From the time of the first conference in 1999, there have been last 18 Tamil Internet conferences, and, we have seen tremendous progress on the science and engineering behind Indian Language computing that’s happening.
In this post, I am sharing the notes I have taken during the TIC 2019 that’s underway at Anna University. [Disclaimer: These notes are NOT meant to be comprehensive, they are just my notes of (only) the sessions I attended, please treat them as such]
In the keynote, Hon’ble Minister Mr “Mafoi” Pandiarajan spoke in length about his department’s work on developing one of the large corpora of Tamil words with meaning – செந்தமிழ்ச் சொற்பிறப்பியல் அகரமுதலித் திட்ட இயக்ககம் – சொற்குவை (Sorkuvai).
Prof Rajeev Sangal of IIIT Hyderabad talks on speech to speech machine translation, stresses on the importance of the human in the loop. He says for Hindi, his mother tongue to survive and thrive, Tamil, Telugu and all other Indian languages have to survive and thrive, we have a symbiotic connection, we have to support each other. Great insights & vision.

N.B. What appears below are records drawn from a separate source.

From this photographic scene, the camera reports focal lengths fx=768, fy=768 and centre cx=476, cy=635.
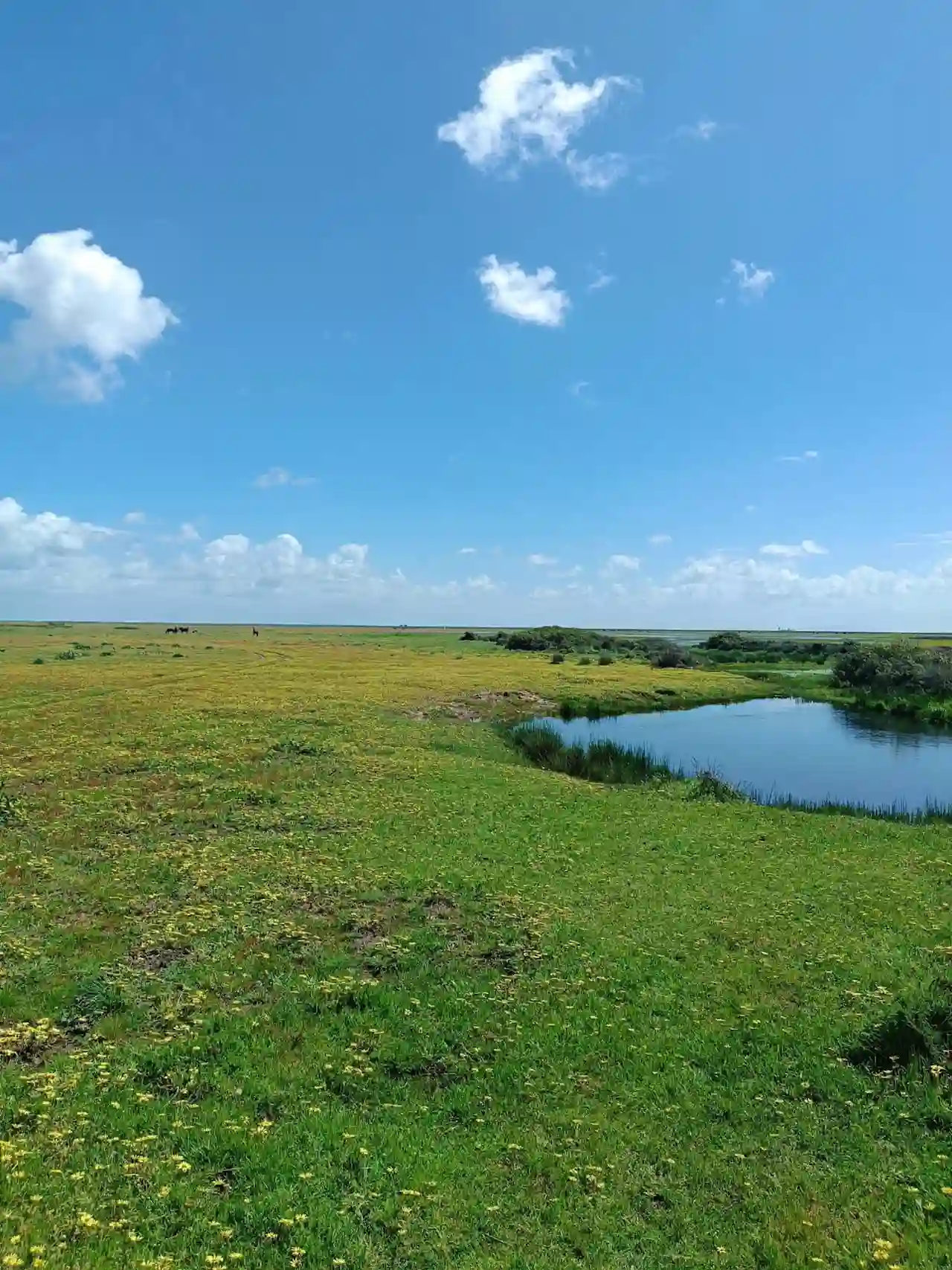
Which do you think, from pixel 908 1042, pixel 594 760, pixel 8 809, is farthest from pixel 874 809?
pixel 8 809

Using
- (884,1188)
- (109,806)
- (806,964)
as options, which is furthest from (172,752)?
(884,1188)

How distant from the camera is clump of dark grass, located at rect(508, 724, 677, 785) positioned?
116 feet

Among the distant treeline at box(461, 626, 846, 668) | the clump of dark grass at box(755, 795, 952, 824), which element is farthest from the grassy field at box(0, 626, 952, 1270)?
the distant treeline at box(461, 626, 846, 668)

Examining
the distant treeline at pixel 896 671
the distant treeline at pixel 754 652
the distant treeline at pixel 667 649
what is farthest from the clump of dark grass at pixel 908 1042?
the distant treeline at pixel 754 652

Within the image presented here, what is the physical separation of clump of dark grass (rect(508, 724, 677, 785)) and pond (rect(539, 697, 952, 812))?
2.92 metres

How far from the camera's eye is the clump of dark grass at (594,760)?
3550 cm

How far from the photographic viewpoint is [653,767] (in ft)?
121

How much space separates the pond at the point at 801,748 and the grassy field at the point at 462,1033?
394 inches

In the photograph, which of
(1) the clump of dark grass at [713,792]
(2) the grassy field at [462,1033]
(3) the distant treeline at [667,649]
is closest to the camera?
(2) the grassy field at [462,1033]

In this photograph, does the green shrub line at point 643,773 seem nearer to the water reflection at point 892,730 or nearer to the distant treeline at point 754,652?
the water reflection at point 892,730

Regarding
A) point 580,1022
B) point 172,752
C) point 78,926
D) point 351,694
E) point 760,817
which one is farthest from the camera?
point 351,694

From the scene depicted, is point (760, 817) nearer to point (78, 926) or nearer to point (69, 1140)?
point (78, 926)

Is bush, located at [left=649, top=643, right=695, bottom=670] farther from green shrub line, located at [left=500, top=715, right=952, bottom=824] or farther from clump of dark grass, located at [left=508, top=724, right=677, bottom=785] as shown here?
clump of dark grass, located at [left=508, top=724, right=677, bottom=785]

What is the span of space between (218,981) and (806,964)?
415 inches
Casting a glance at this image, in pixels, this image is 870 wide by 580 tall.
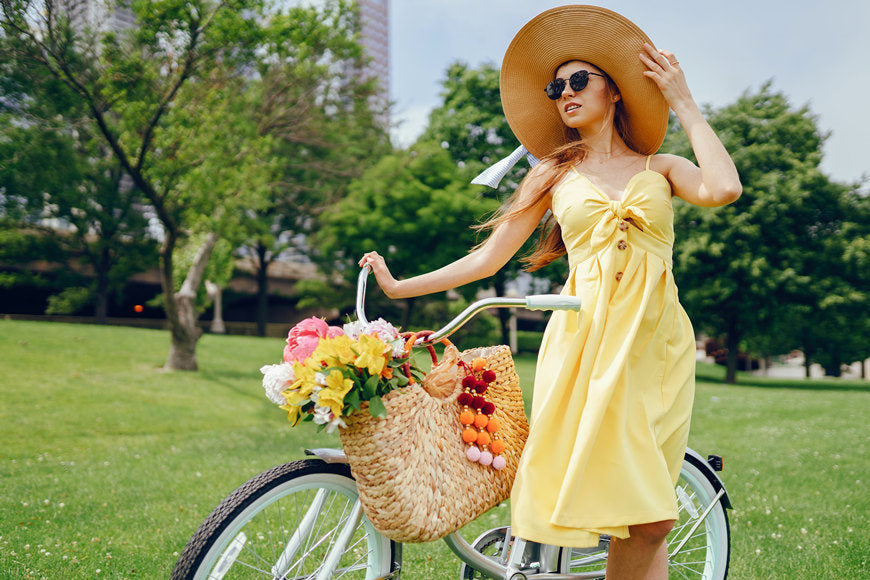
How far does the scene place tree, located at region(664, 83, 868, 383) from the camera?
23.2m

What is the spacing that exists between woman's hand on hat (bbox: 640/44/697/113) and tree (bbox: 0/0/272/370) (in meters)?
8.91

Ms Aparna of Amazon India talking about Alexa’s speech recognition. I learned from her talk of a concept called phoneme – any of the perceptually distinct units of sound in a specified language that distinguishes one word from another.
She asked us to do three activities to draw parallels on what’s happening with Voice Assistants with how humans understand a language.

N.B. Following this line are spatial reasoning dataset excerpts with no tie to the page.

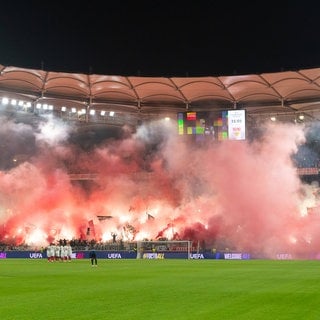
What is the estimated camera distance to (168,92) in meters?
67.6

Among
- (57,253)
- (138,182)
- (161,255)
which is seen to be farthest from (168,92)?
(57,253)

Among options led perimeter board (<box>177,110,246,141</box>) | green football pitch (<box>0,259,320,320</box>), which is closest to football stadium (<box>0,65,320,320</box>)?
led perimeter board (<box>177,110,246,141</box>)

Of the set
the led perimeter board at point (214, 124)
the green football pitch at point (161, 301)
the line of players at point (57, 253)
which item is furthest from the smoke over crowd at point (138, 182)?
the green football pitch at point (161, 301)

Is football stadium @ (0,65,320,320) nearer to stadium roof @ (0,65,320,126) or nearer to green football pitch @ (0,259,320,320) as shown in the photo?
stadium roof @ (0,65,320,126)

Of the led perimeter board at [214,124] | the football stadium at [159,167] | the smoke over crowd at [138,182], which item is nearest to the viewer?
the football stadium at [159,167]

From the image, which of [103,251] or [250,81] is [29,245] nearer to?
[103,251]

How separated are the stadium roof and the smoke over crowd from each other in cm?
304

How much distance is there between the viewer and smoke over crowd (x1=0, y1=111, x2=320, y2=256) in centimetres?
6562

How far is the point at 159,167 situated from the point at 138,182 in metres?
4.07

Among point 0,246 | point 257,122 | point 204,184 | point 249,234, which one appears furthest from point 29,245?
point 257,122

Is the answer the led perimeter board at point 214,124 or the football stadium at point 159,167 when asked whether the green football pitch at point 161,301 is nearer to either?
the football stadium at point 159,167

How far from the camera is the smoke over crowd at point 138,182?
65.6 metres

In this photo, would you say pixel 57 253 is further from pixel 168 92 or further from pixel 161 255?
pixel 168 92

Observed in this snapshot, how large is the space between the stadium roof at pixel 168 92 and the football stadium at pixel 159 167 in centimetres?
17
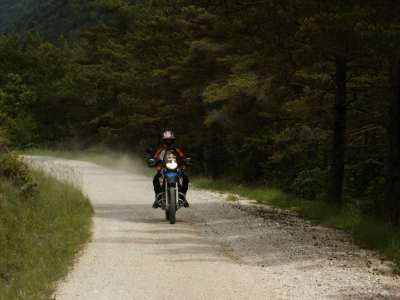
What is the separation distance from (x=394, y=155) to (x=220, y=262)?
18.0 ft

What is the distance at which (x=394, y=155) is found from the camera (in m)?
14.2

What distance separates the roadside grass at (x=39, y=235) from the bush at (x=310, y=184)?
24.9 feet

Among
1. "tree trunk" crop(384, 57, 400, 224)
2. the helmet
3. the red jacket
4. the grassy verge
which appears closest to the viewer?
the grassy verge

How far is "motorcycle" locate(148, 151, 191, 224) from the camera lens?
15062mm

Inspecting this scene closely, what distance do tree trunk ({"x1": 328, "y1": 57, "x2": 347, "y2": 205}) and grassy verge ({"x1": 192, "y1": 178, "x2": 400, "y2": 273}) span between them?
485 millimetres

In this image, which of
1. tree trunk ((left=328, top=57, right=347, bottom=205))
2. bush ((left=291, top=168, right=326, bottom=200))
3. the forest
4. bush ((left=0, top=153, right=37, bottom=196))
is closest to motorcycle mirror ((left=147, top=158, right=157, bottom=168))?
bush ((left=0, top=153, right=37, bottom=196))

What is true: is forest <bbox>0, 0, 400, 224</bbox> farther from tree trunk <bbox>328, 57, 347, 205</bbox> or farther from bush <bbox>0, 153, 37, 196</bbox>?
bush <bbox>0, 153, 37, 196</bbox>

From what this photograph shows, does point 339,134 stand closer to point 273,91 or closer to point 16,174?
point 273,91

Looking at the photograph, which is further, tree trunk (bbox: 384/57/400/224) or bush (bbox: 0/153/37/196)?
bush (bbox: 0/153/37/196)

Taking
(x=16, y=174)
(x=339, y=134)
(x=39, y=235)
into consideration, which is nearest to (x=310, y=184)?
(x=339, y=134)

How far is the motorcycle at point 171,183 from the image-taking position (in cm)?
1506

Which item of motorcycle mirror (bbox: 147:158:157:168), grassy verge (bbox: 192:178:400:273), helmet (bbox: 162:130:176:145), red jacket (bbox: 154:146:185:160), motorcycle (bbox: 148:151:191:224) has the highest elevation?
helmet (bbox: 162:130:176:145)

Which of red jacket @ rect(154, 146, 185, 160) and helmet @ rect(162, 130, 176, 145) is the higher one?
helmet @ rect(162, 130, 176, 145)

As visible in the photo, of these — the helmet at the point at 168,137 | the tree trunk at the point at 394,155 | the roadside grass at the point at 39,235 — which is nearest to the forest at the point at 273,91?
the tree trunk at the point at 394,155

- “Raise your hands” – all of us did it.
- “Please make me pasta” – we understood but couldn’t do it as we don’t have the raw materials.
- “Something in Spanish” – we heard the voice but didn’t understand.
She explained how the Entity relationships work:
- From the AC room you tell your kids, please close the door.
- Switch off the stove, when you have rice cooking and milk boiling.
- Bring the Gita book.
Mr Santosh K Misra, IAS, CEO of Tamil Nadu e-governance agency was talking about the need of the hour being native NLP tools and applications in Tamil.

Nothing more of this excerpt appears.